**TASK**: Could you pull every line out of the records below and reproduce each one word for word?

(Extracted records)
........

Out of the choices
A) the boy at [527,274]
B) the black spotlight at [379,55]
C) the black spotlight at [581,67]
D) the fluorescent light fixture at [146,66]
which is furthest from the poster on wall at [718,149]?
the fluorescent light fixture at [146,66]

........

**RESULT FOR THIS TASK**:
Out of the choices
A) the boy at [527,274]
B) the black spotlight at [379,55]
C) the black spotlight at [581,67]
D) the fluorescent light fixture at [146,66]
which is furthest from the poster on wall at [718,149]?
the fluorescent light fixture at [146,66]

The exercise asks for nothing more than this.